O artilheiro perneta
Acho muito chato esse negócio. Em toda Copa do Mundo a chorumela contra a seleção brasileira e a competição em si, contra o esporte especificamente e certos ídolos em particular. Como se fosse possível despregar a alma brasileira do seu esporte fundante. Desde que Charles Miller desceu em São Paulo com aquela bola embaixo do braço, e desde que Friedenreich se tornou o primeiro grande ídolo do esporte, essa combinação atlética e artística de saltos, corridas, malabarismos, fintas, cabeçadas e magia ingressou no coração do país para estabelecer seu castelo permanente.
Sei que a seleção foi usada em mais de um desgoverno para propósitos escusos. Desde gritar gol bem alto para abafar clamores dos torturados, até ajudar governos e planos econômicos a aumentarem créditos na simpatia popular. A ginga de Pelé e Garrincha carimbou no sorriso de JK a consolidação de um período de alegria nacional com Brasília e a Bossa Nova enchendo o país de orgulho. Mas, oras, se até Villa-Lobos cedeu ao uso político que Getúlio dele fez, se o gênio Chico Buarque faz vista grossa e vira artista troféu dos corruptos do PT, por que é que só o futebol tem que pagar a conta? Então, assim como não deixei de apreciar a genialidade de Villa-Lobos e me deliciar com as obras-primas de Chico Buarque, não caio nessa de cuspir no futebol como se ele fosse o pai de todas as nossas mazelas.
Futebol, ao contrário, é um produto cultural a ser admirado, patrimônio afetivo que jamais podemos descartar. Porque é o esporte mais democrático de todos os tempos. Garrincha, um quase aleijado, podia jogar e ser gênio. Osni, o ponta-direita do Vitória e do Flamengo, um quase anão de 1,57 m, podia jogar e ser ídolo. Walter, do Fluminense e do Goiás que, com seus cem quilos, não faria feio como Rei Momo, pode jogar e mostrar grande talento em cada toque refinado na bola. Qualquer um pode jogar futebol. Com meus netos, a divertida pelada reúne este quase ancião que vos fala, a Liaflor, de 6 anos, o Lukman, de 13, mais minha esposa, minha filha e o cachorro da família. O paredão dos fundos joga pros dois lados, pois com ele se pode tabelar. Quando na escola, tive um talentoso colega que jogava e não tinha uma das mãos e a outra sem todos os dedos. Outro não tinha uma perna, e jogava de muleta, dando saltos incríveis para cabeceios certeiros de artilheiro perneta. Estive em times com gordos e magros, com altos e baixos, com deficientes e saudáveis.
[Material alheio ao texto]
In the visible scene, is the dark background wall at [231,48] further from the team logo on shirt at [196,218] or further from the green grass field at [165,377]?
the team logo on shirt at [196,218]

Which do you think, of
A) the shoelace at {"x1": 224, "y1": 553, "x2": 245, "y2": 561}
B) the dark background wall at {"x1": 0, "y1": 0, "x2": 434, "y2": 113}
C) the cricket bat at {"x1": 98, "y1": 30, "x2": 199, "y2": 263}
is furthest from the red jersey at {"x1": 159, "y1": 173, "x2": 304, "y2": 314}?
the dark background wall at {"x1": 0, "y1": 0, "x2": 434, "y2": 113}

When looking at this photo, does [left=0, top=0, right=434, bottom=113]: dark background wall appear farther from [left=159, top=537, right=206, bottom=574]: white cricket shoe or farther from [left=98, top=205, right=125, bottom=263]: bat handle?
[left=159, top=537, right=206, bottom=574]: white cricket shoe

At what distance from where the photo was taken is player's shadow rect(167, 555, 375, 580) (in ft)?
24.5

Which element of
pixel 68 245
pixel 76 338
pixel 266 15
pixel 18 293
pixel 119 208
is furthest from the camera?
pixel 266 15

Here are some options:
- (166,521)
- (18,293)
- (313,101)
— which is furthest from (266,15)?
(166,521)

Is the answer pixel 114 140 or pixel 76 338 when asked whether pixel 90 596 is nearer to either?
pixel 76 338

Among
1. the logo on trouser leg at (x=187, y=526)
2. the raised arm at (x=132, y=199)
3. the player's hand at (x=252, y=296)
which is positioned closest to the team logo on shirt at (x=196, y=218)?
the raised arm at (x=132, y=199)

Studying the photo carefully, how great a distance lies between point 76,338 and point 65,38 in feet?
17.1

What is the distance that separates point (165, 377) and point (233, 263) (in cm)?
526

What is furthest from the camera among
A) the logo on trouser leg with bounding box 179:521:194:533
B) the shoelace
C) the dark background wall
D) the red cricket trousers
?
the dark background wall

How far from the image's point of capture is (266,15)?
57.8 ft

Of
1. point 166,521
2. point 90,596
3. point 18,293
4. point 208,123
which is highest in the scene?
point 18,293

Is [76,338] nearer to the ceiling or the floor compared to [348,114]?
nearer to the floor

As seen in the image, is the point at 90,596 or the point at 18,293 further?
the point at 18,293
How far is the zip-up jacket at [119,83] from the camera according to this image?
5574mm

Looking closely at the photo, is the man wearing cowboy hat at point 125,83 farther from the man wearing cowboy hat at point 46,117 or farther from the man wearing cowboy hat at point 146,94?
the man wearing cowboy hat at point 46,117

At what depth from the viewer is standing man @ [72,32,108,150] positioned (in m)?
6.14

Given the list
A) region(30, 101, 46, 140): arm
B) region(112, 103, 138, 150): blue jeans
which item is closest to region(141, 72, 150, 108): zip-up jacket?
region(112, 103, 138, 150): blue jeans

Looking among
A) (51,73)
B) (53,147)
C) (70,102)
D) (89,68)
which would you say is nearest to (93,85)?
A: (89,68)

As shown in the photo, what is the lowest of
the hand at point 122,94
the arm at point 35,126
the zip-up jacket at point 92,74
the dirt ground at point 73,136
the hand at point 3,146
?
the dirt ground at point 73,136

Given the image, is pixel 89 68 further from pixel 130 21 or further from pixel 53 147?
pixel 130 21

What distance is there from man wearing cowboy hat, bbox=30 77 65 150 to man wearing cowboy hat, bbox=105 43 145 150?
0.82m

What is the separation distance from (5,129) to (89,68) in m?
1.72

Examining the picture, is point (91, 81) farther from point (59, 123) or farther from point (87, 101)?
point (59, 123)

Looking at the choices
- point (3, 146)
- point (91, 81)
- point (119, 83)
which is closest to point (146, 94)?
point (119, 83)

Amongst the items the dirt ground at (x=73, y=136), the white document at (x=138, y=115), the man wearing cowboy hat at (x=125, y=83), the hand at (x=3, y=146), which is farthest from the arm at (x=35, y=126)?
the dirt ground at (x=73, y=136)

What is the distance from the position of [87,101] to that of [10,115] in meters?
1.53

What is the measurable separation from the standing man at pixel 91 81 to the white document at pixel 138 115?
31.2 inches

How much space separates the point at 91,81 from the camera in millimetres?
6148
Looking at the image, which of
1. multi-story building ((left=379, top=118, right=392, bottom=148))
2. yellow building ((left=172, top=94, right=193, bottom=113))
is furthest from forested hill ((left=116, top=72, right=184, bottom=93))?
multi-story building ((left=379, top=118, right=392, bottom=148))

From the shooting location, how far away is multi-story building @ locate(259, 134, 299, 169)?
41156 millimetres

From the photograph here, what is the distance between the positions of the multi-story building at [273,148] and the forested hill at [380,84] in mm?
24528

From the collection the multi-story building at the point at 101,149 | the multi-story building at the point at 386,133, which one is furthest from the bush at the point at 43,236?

E joga-se em qualquer lugar. Na areia da praia. Na calçada. No paralelepípedo. No chão de terra batida. Na grama. Até na ladeira. Jogávamos, quando eu era menino, no Pedrão, o campo no meio de uma floresta, que tinha um quarto de piso de capim que nossos pés descalços aparavam, o resto de terra batida, e o meio do campo coberto por uma rocha imensa, que emergia das profundezas em seus dois metros e tanto de largura e se constituía em adversário a ser driblado, ou parceiro com quem tabelar.
Por isso, me desculpe você que vai resmungar contra esse ópio do povo, que vai lembrar o Temer, o PT, a CBF ladra ou os altos salários do Neymar. Que vai ainda chorar os 7×1. Me desculpe, mas em nome de Charles Miller e Friedenreich, de Garrincha e Pelé, de Zico e Júnior, de Romário e Bebeto, de Ronaldo e Rivaldo, de Lukman e Liaflor, e acima de tudo, do Pedrão, do jogador anão e do artilheiro perneta, eu vou torcer. Porque se deve honrar um tal alicerce da alma de um povo.